### Supplied text
━━━━━━

Donald Chisholm (1822 - April 5, 1890), also known as "Doc" Chisholm, was a Canadian Member of Parliament from British Columbia, representing the riding of New Westminster.

Chisholm was born in valley of the Lower South River near Antigonish, Nova Scotia, of parents who had migrated there from Inverness-shire, Scotland. He was educated there and became a teacher, but in 1849 he started out for the California Gold Rush with 23 other prospectors. In California, he took part in the evolution of that state's mining laws, but had little success in the goldfields but also practiced medicine, and is credited with rescuing the lives of many miners (his medical skills were later of use during a cholera epidemic in British Columbia). Staying in California only a few years, he returned to Canada and became involved in the wheat trade in Ontario. Speculating on wheat prices during the Crimean War, Chisholm was left holding thousands of bushels at the time of the declaration of a peace. He would have made a small fortune had the peace come only a few more weeks later.

In the wake of this experience, he migrated to British Columbia in 1858 and became involved in many different businesses, settling in Hope, British Columbia. Possessed of "herculean strength" and standing 6 ft 4 in tall, and reputedly the strongest man in the Colony, he was appointed a constable during the McGowan's War and in 1860 he was elected by the people of Hope to a convention in New Westminster, the purpose of which was to frame and present an appeal to the Imperial Government to introduce proper government for the Mainland Colony, which was then still ruled near-entirely by Governor James Douglas (a Legislative Assembly for the Colony would not be created until 1864, after Douglas' retirement).

Chisholm was among the first parties to travel to the Big Bend Gold Rush in 1860, nearly losing his life when a snow bridge gave way as he was crossing McCullough Creek and he was swept away, then rescued, unconscious, by a party of miners half a mile downstream. In 1862 he went to the Cariboo Gold Rush and spent a few years there before moving to the Kootenay district to engage in both lumbering and mining, serving for a time as foreman for the Cherry Creek silver mine. During this period Chisholm was engaged to lead the partyof Major-General Selby Smyth, militia commander of Canada, and his staff through the mountains from Alberta to Hope.

━━━━━━

### Activity A
According to the passage on Donald Chisholm, in what year did he migrate to British Columbia?
### Activity B
From the passage on Donald Chisholm, quote everything from "In the wake" down to "after Douglas' retirement).".
The rows that come after the passage on Donald Chisholm aren't needed for anything here.

━━━━━━

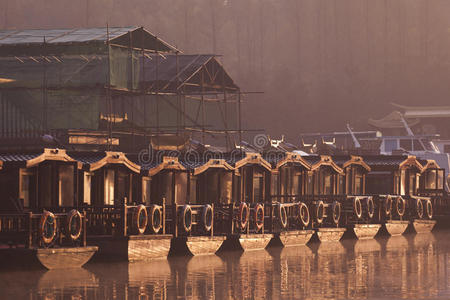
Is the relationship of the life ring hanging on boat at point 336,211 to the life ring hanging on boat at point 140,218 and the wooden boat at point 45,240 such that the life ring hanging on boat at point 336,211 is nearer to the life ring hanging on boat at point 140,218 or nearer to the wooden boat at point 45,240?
the life ring hanging on boat at point 140,218

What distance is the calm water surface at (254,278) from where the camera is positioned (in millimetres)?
24281

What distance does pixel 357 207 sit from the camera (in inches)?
1714

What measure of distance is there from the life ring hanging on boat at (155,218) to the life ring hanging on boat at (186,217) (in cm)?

━━━━━━

### Exercise result A
1858

### Exercise result B
In the wake of this experience, he migrated to British Columbia in 1858 and became involved in many different businesses, settling in Hope, British Columbia. Possessed of "herculean strength" and standing 6 ft 4 in tall, and reputedly the strongest man in the Colony, he was appointed a constable during the McGowan's War and in 1860 he was elected by the people of Hope to a convention in New Westminster, the purpose of which was to frame and present an appeal to the Imperial Government to introduce proper government for the Mainland Colony, which was then still ruled near-entirely by Governor James Douglas (a Legislative Assembly for the Colony would not be created until 1864, after Douglas' retirement).